##### Extracted entries

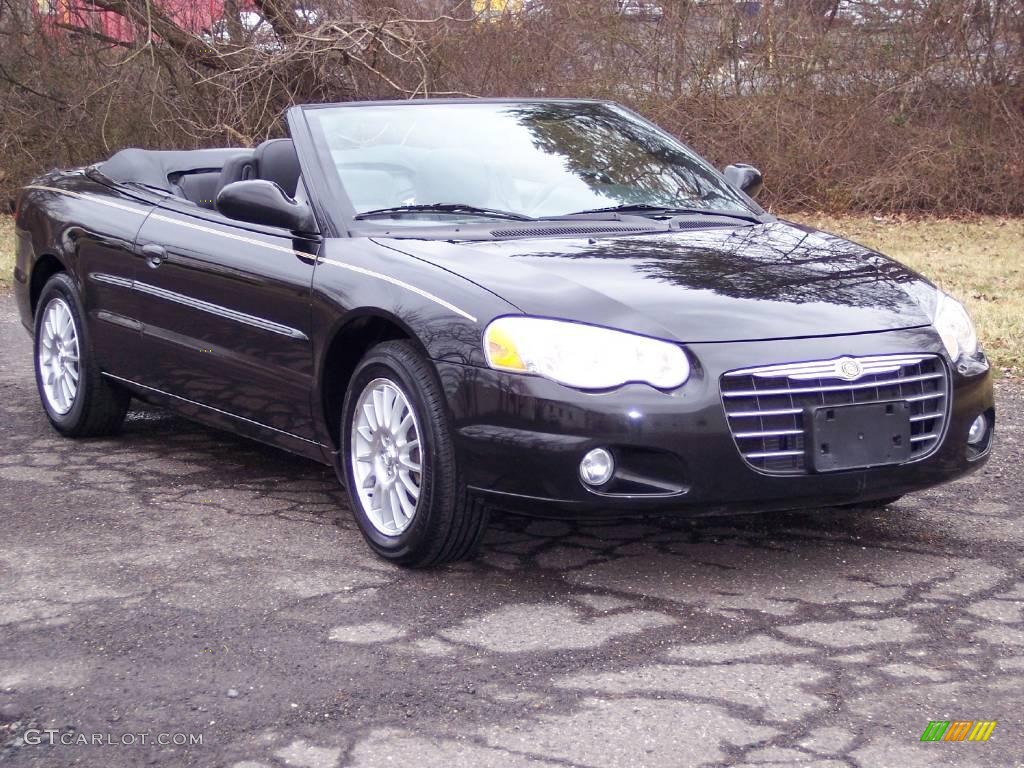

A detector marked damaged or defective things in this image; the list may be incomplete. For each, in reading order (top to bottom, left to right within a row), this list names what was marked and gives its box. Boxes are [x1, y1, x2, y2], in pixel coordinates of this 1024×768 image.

cracked asphalt [0, 296, 1020, 768]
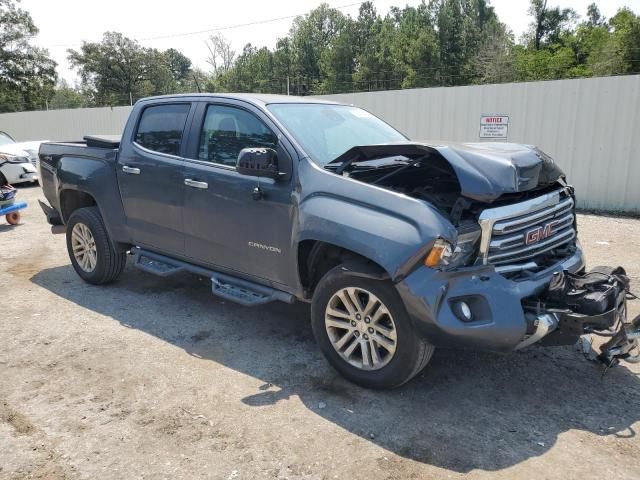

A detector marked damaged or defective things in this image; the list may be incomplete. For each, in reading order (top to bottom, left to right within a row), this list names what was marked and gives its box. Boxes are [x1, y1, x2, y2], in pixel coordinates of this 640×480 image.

crumpled hood [330, 142, 564, 202]
detached bumper piece [524, 266, 640, 368]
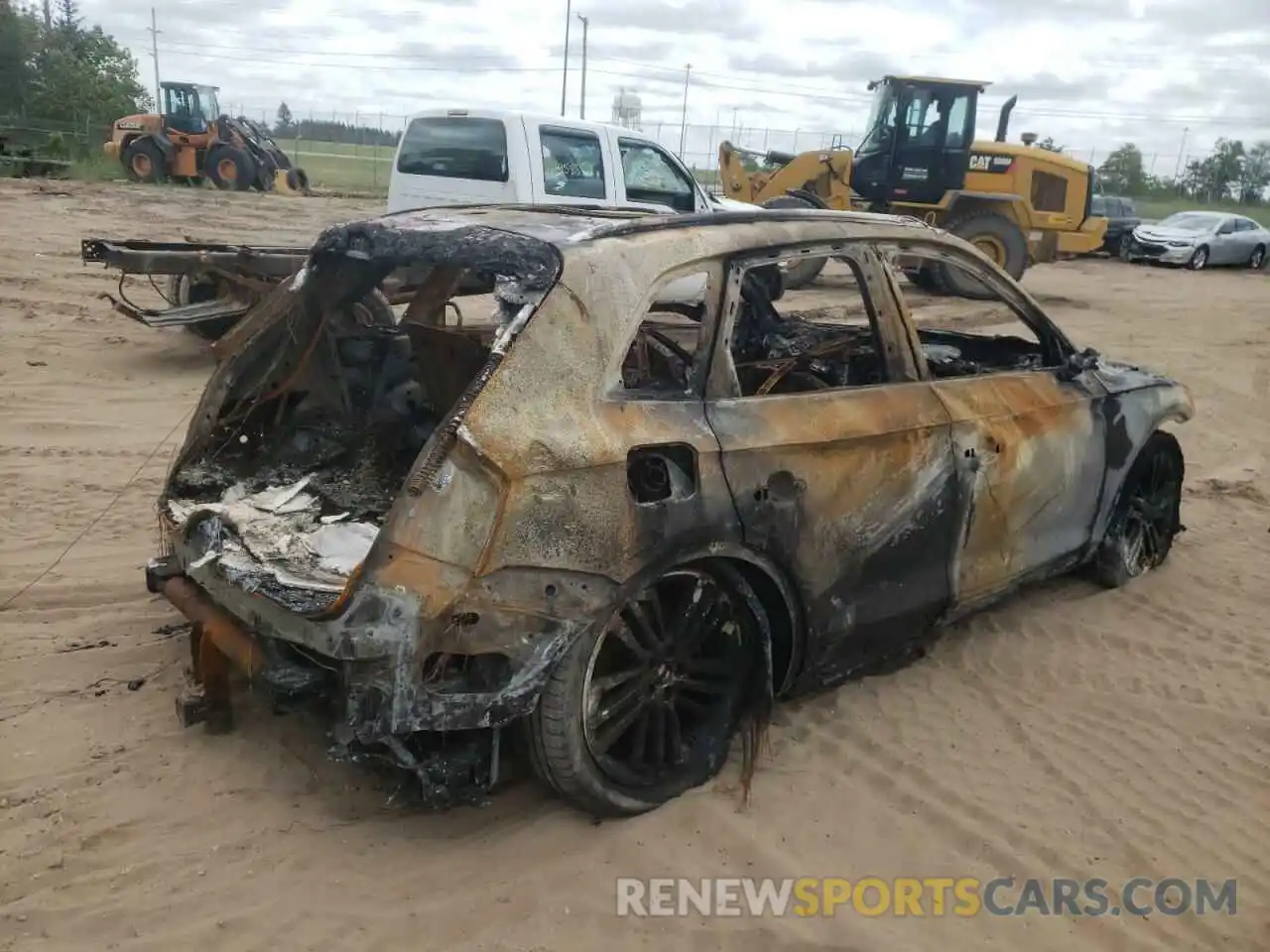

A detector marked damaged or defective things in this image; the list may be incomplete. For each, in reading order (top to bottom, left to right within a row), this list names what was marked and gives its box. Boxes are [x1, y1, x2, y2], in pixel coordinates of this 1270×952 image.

burnt bumper area [147, 555, 520, 807]
charred interior [161, 219, 559, 614]
charred suv [146, 205, 1189, 817]
burned car body [148, 205, 1189, 817]
exposed car frame [144, 205, 1194, 817]
burnt car door frame [705, 237, 959, 685]
burnt car door frame [883, 234, 1112, 614]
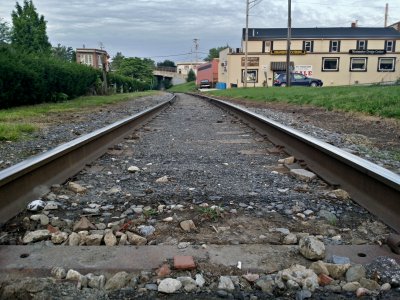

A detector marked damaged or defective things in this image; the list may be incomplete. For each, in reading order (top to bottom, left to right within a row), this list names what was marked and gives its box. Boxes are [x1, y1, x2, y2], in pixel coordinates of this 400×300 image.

rusty rail [0, 94, 175, 225]
rusty rail [191, 92, 400, 233]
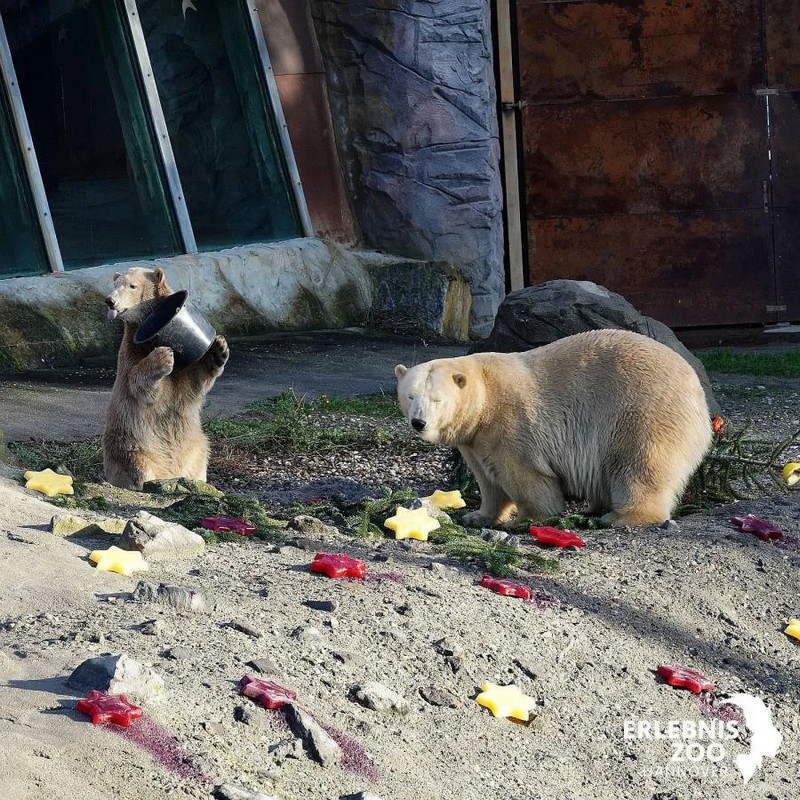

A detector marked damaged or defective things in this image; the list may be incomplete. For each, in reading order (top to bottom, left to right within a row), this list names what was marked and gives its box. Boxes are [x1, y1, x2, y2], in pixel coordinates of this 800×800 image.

rusty metal door [516, 0, 796, 328]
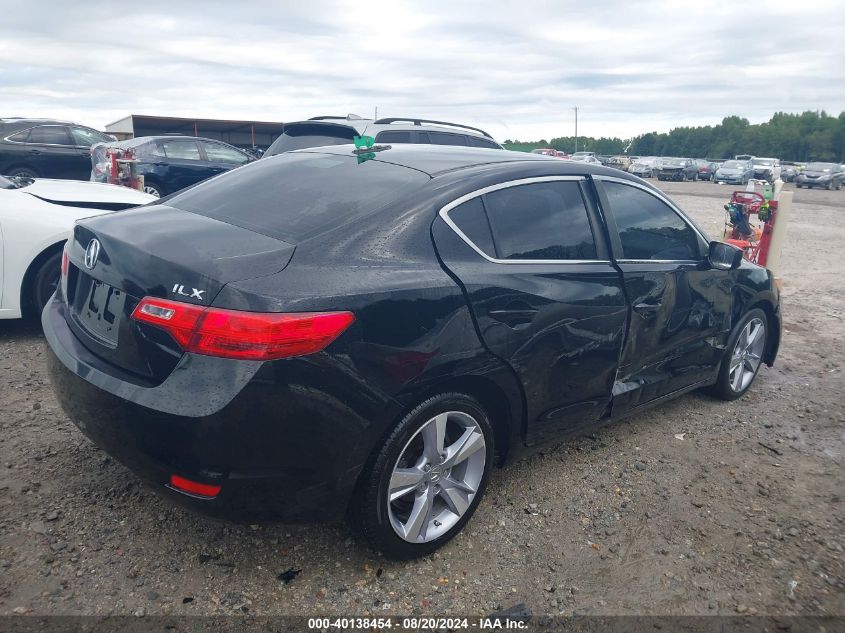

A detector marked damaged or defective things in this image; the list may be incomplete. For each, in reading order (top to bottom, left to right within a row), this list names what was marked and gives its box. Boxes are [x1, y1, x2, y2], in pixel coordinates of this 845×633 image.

damaged vehicle [42, 144, 780, 556]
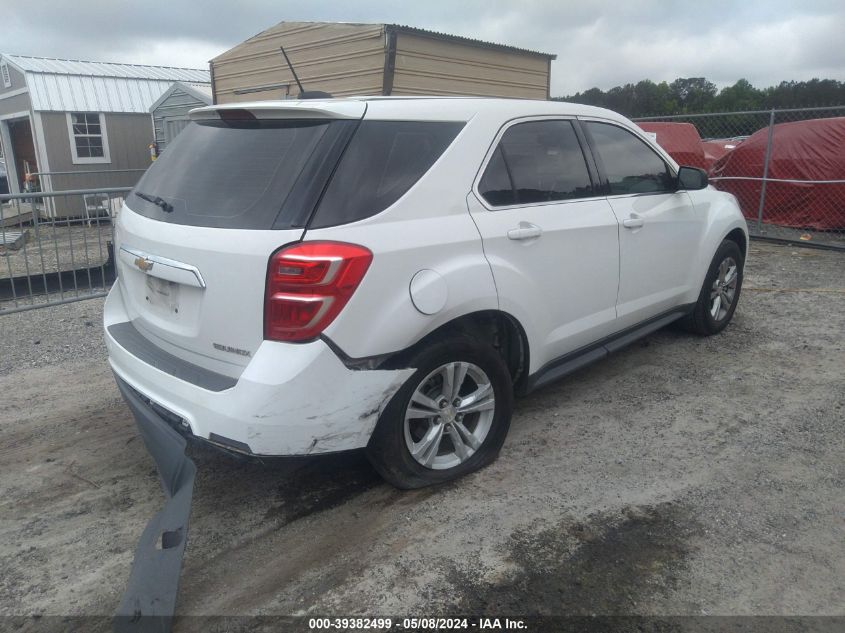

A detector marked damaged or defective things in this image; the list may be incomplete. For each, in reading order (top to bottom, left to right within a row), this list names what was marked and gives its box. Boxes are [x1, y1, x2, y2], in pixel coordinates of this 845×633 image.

cracked bumper panel [104, 286, 414, 454]
damaged rear bumper [112, 372, 196, 628]
cracked bumper panel [113, 372, 195, 628]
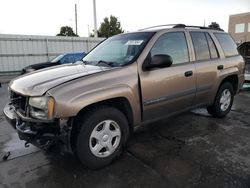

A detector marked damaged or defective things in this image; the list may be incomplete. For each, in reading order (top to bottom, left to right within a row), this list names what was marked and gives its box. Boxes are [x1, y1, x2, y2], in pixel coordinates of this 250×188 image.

damaged front end [3, 90, 72, 151]
front bumper damage [3, 102, 72, 151]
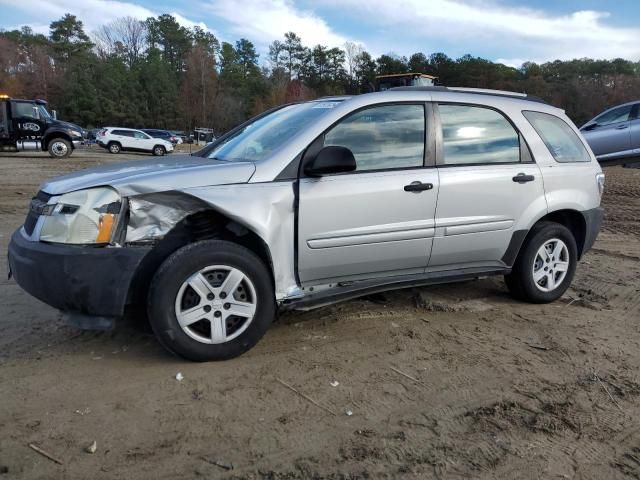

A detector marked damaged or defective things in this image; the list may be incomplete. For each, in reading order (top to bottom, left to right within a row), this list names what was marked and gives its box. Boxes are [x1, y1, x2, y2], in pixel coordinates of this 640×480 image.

exposed black bumper [8, 229, 151, 326]
exposed black bumper [580, 206, 604, 256]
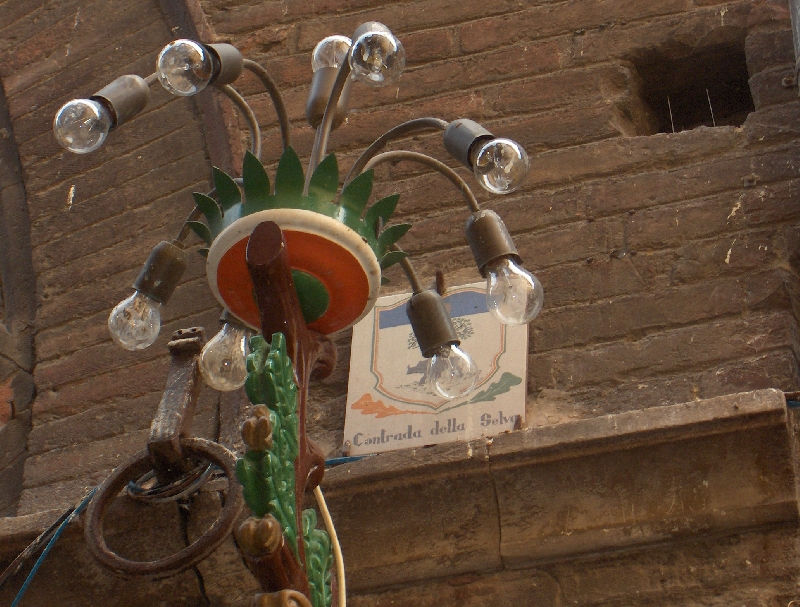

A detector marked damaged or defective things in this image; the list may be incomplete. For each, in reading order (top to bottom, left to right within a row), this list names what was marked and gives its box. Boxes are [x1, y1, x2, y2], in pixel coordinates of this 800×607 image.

rusty iron ring [83, 436, 244, 580]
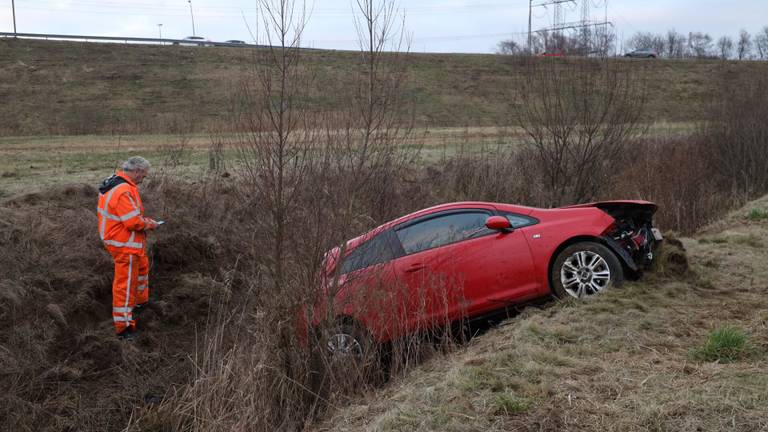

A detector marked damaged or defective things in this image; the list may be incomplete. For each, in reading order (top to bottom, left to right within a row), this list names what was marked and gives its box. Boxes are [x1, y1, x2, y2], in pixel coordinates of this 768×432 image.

damaged red car [312, 202, 660, 358]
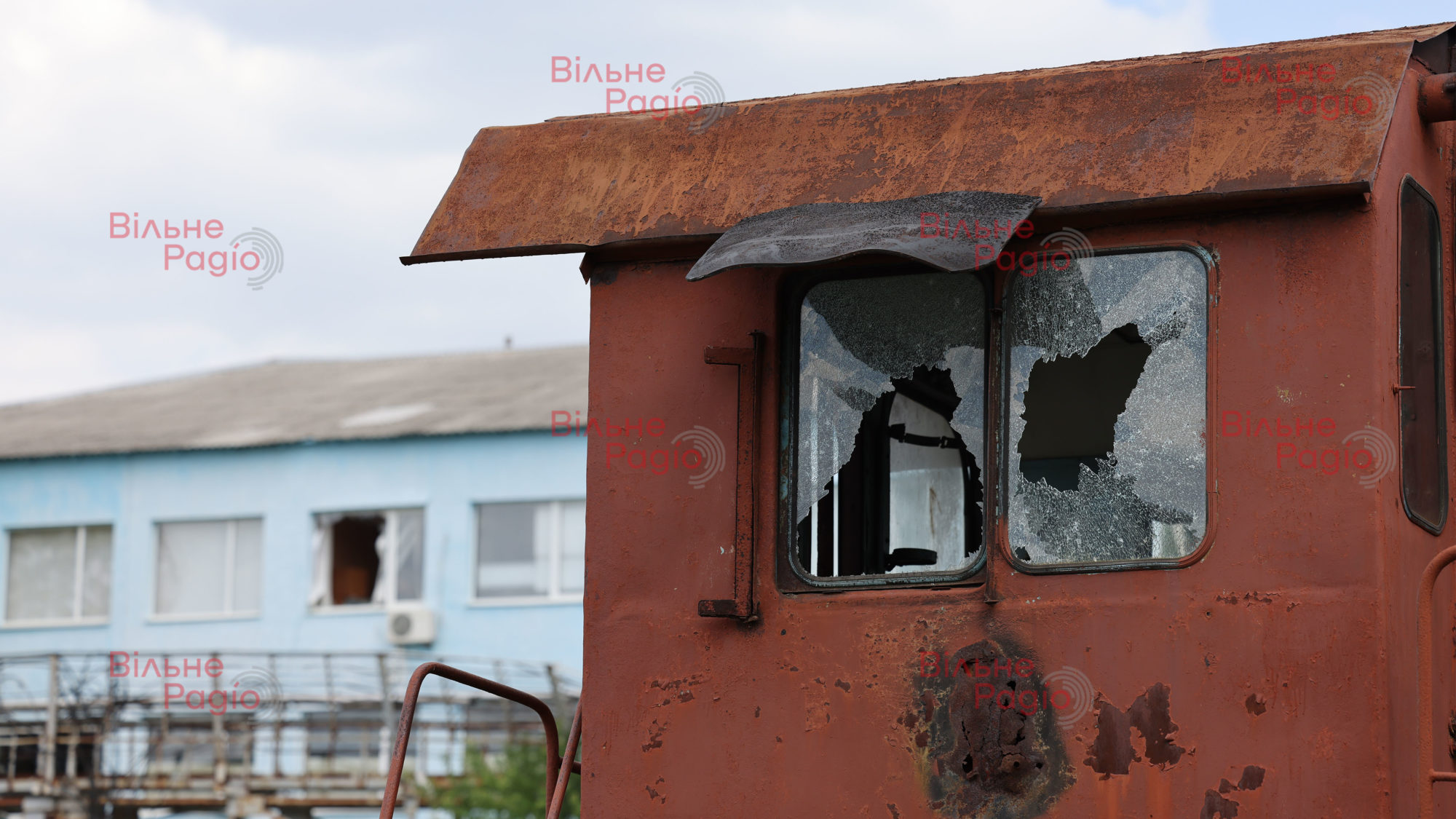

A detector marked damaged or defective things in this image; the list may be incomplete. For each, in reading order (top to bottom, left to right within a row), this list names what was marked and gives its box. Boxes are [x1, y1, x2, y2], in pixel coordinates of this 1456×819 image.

rusty metal roof overhang [402, 23, 1456, 265]
broken window [158, 518, 264, 614]
broken building window [307, 507, 422, 603]
broken window [307, 510, 422, 606]
broken window [480, 498, 588, 600]
broken building window [798, 271, 990, 577]
broken window [798, 271, 990, 577]
shattered window glass [798, 274, 990, 579]
broken building window [1008, 249, 1211, 559]
shattered window glass [1013, 249, 1206, 565]
broken window [1013, 249, 1206, 565]
broken window [1398, 177, 1444, 530]
rust patch on metal [909, 635, 1072, 810]
rust patch on metal [1083, 678, 1182, 775]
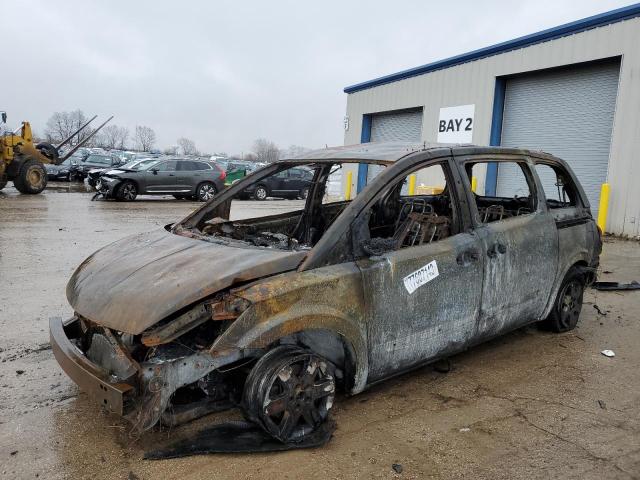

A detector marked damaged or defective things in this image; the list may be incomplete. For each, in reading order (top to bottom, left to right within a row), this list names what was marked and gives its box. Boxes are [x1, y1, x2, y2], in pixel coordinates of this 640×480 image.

burned car shell [48, 142, 600, 432]
damaged black suv [50, 142, 600, 442]
charred vehicle frame [50, 142, 600, 442]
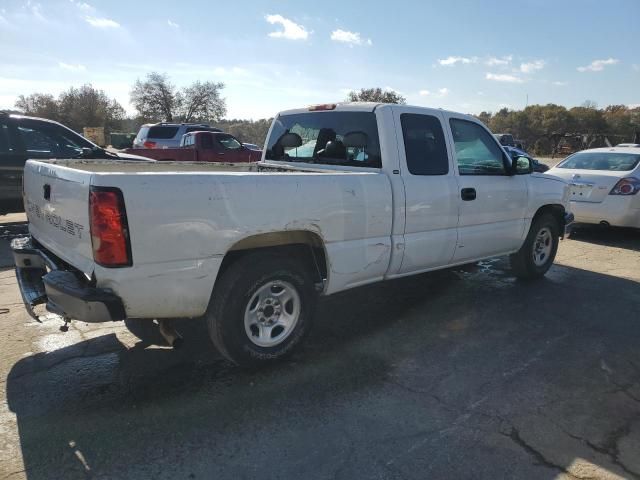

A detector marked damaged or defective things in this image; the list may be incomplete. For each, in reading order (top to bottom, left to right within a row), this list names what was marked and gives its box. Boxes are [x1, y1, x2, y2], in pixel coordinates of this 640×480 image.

cracked pavement [0, 215, 636, 480]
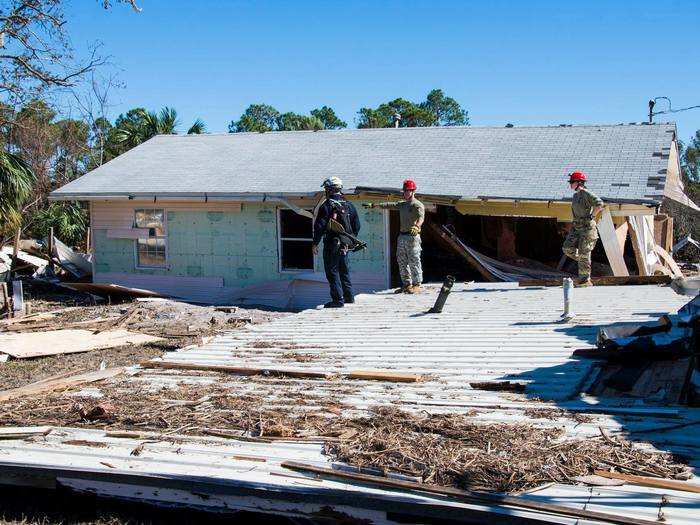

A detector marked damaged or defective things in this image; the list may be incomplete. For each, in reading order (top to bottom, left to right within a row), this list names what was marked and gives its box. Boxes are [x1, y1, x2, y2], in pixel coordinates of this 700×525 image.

damaged house [52, 123, 696, 308]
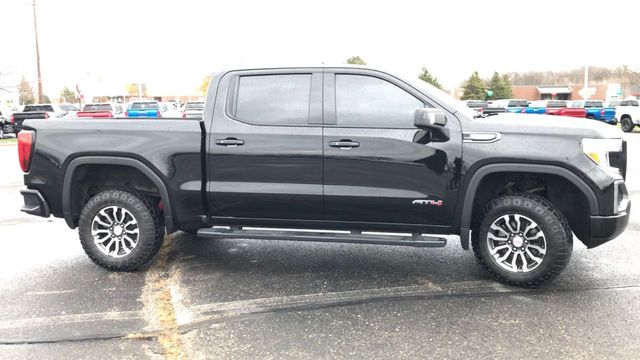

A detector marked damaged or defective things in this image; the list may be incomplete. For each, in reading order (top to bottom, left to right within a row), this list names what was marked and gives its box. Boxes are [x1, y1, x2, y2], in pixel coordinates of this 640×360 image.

cracked pavement [1, 136, 640, 360]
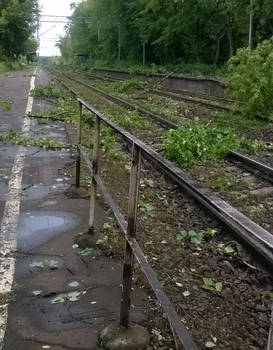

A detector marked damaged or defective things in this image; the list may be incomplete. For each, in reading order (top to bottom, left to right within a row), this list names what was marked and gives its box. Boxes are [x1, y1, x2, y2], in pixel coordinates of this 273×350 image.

##########

→ Problem: All that is wanted is an exact copy of the lines from the line bearing "this 640×360 image." through the final line of the entries, including both ends but no pictures.

→ Reply to the exercise:
A detector marked damaged or defective things in this image; the list may be incomplete. For each, in reading order (top to bottom, left to right within a row), this list names what was marked and gives its box. Boxes are [x1, y1, x2, y2], in pixel coordinates of this 640×360 image.

cracked pavement [1, 136, 640, 360]

A detector marked damaged or defective things in this image; the list may be incomplete. For each, in reading order (top to bottom, left to right within a row), this list names what was marked and gives its box. Boxes are [x1, y1, x2, y2], in pixel coordinates of this 273×350 image.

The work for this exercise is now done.